Counterinsurgency tactics are nothing new in the US and by some accounts, such strategies expanded after US troops came home and joined or consulted police forces across the country. A former Green Beret publicly employed counterinsurgency tactics in Springfield, Massachusetts and, when he was redeployed to Afghanistan, brought new lessons and improved tactics back with him. Those same tactics were also quite publicly employed in Salinas to combat gang violence. Is that what Chief Mills means by “change to suit the environment”? We can see these same tactics in use locally as SCPD ups its PR game with more mugshots and feel-good videos posted to social media and also as civilians get deputized–often using their new powers to harass fellow citizens.
“We still have to have order in society, so we will have a police presence.”
- Chief Andy Mills to Good Time Santa Cruz, August 2017
We can see those same tactics being employed locally: the empty virtue signaling of kneeling during a Black Lives Matter protest in front of the anti-homeless barricades he erected, the PR campaign to discredit protestors, and empty promises of incremental progress–most recently, as a "black lives matter" mural was being painted in front of City Hall, six police officers restrained and then tasered a black man experiencing a mental health crisis. Photo-op fist bumps with one fist while the other continues to strike non-violent arrestees.
But for an evangelist of the “Thin Blue Line”, this occupier mentality shouldn’t be surprising given the phrases’ 19th-century war story origins: British foot soldiers held a “Thin Red Line” against hordes of Russian Cavalry a la 300. The term went on to refer to the US military, before it was adopted by Machiavellian cops. In their minds, Police are the "thin blue line" that protects the rest of us from chaos. We see the symbol emerge when police power is threatened–previously, when LAPD was criticized for police brutality in the 50’s, today as we take to the streets to demand justice for George Floyd, Breonna Taylor, Ahmaud Arbery, and too many others.
United States flag replaced by Thin Blue Line flag at Trump "superspreader" rally in Waukesha, WI on October 24th, 2020
Andy Mills is problematic, but he isn’t the root problem. It’s the culture that has become inseparable from the practice. A culture of lawlessness has consumed police departments across the country and, as departments’ power and jurisdictions have grown, so too have their incompetence and propensity for homicidal and sexual violence. This culture is even more troubling given recent revelations surrounding the use of military surveillance technology employed during protests, especially in affluent communities, and their ongoing surveillance of there such "suspicious" activities. Police culture in the United States is inherently fascist and the issues our chief seeks to tackle don’t have violent solutions, they require compassionate policies and fighting a different kind of war. A war for which the police aren’t equipped. A war on capitalism.
We need to reinvest in people–not guns. We need houses, not BearCats. We need expanded health services, not riot gear. We need more social workers, not more cops. We need to protect people, not property. We need to build community–not a police state. We don’t need Andy Mills to resign. We need to eliminate the position.

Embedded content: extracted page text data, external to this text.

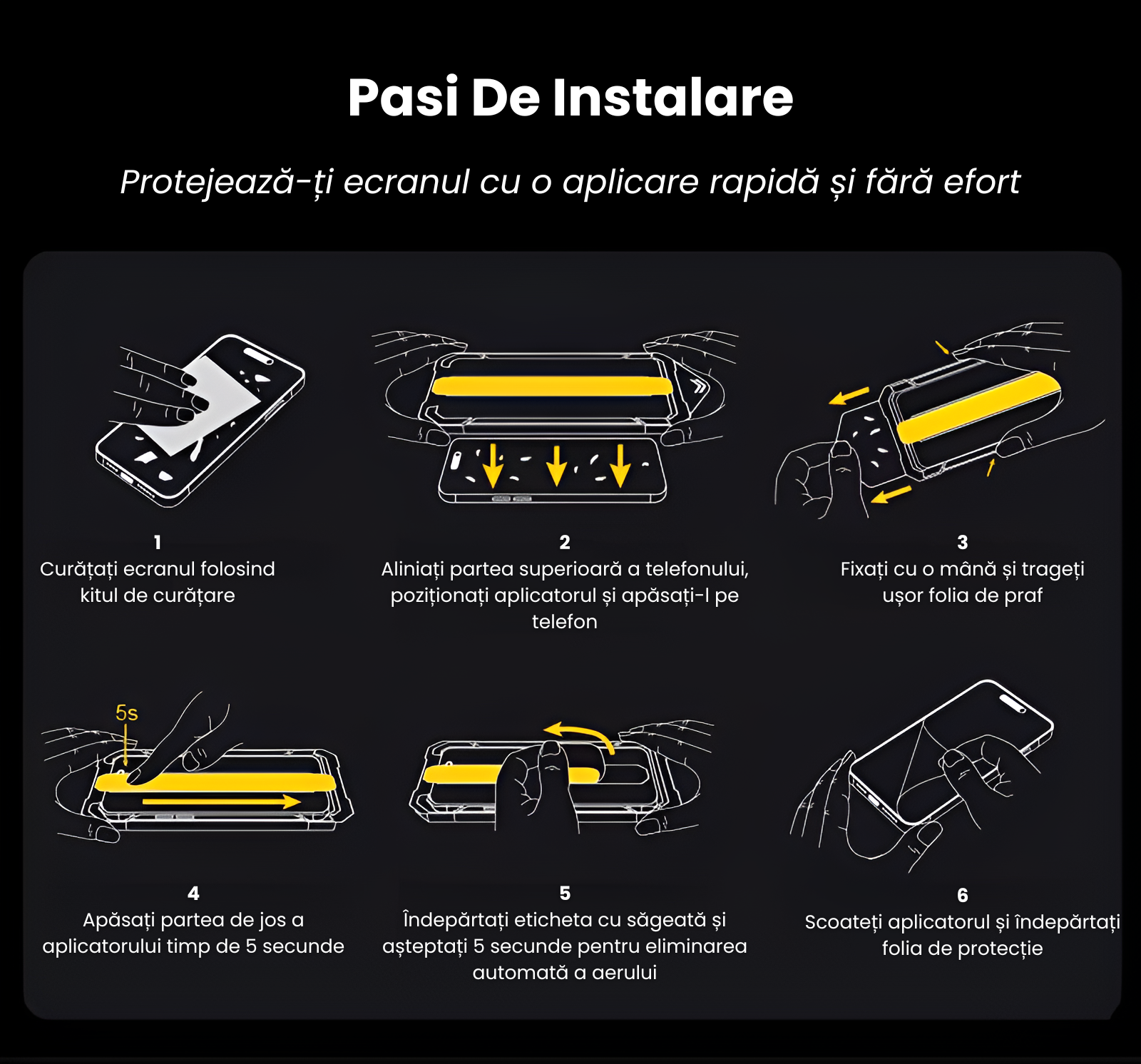 Pasi De Instalare

Protejează-ți ecranul cu o aplicare rapidă și fără efort

1
Curățați ecranul folosind kitul de curățare

2
Aliniați partea superioară a telefonului, poziționați aplicatorul și apăsați-l pe telefon

3
Fixați cu o mână și trageți ușor folia de praf

5s

4
Apăsați partea de jos a aplicatorului timp de 5 secunde

5
Îndepărtați eticheta cu săgeată și așteptați 5 secunde pentru eliminarea automată a aerului

6
Scoateți aplicatorul și îndepărtați folia de protecție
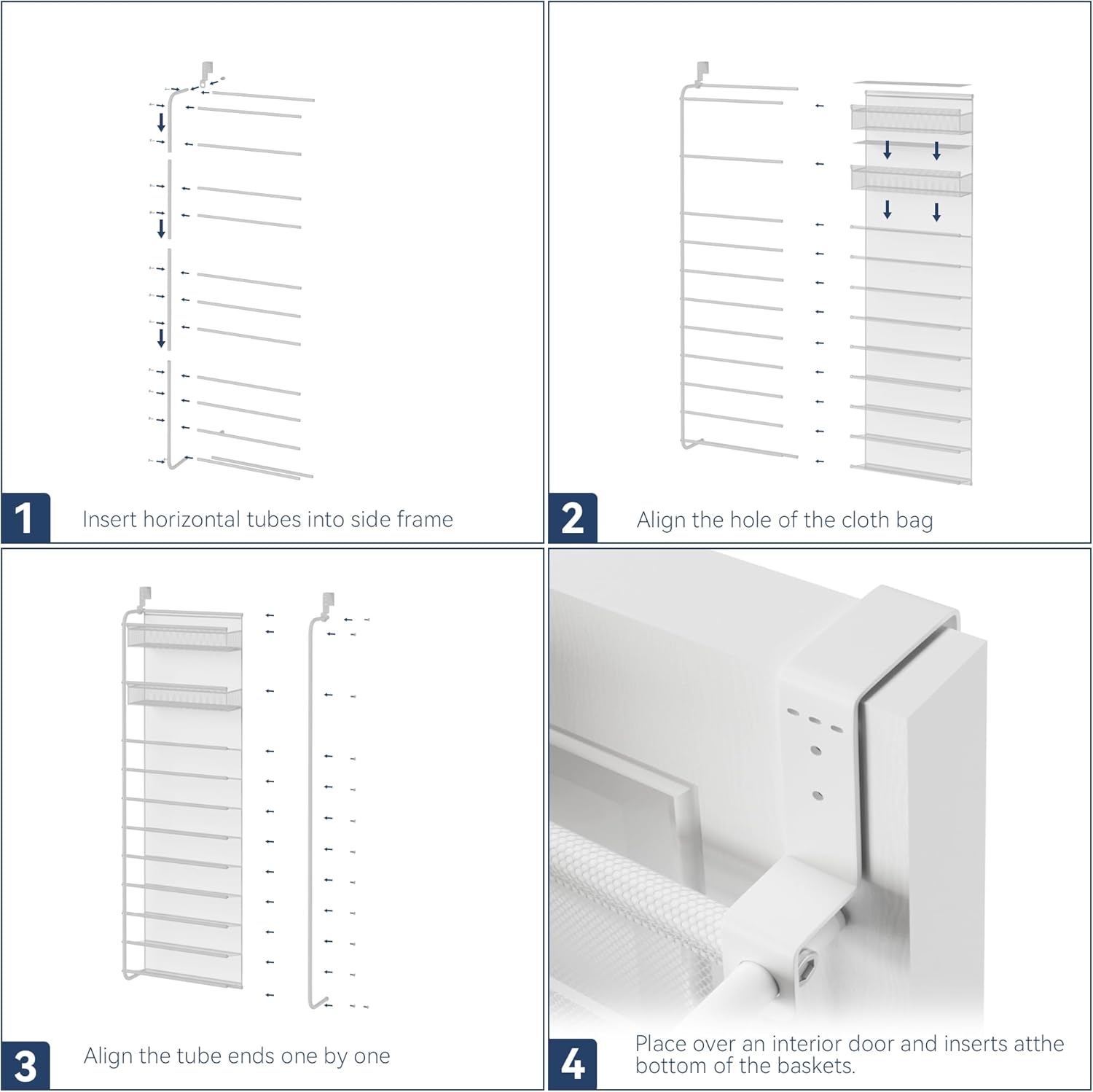 1
Insert horizontal tubes into side frame

2
Align the hole of the cloth bag

3
Align the tube ends one by one

4
Place over an interior door and inserts atthe bottom of the baskets.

Luna Syenites “Alternatives to Police” series of posters conveys the readiness, and common sense of various alternatives to “domination in the streets”
But, while the rest of us are designing a less violent society, cops are asking for more money when there’s less to go around, more power when they deserve none, and greater impunity when we need justice because, to them, they’re the only thing between civil society and barbarism; Andy Mills vs the carpetbagger antifa hordes who want to destroy our culture of lawfulness. He’s drawn a thin blue line in the sand.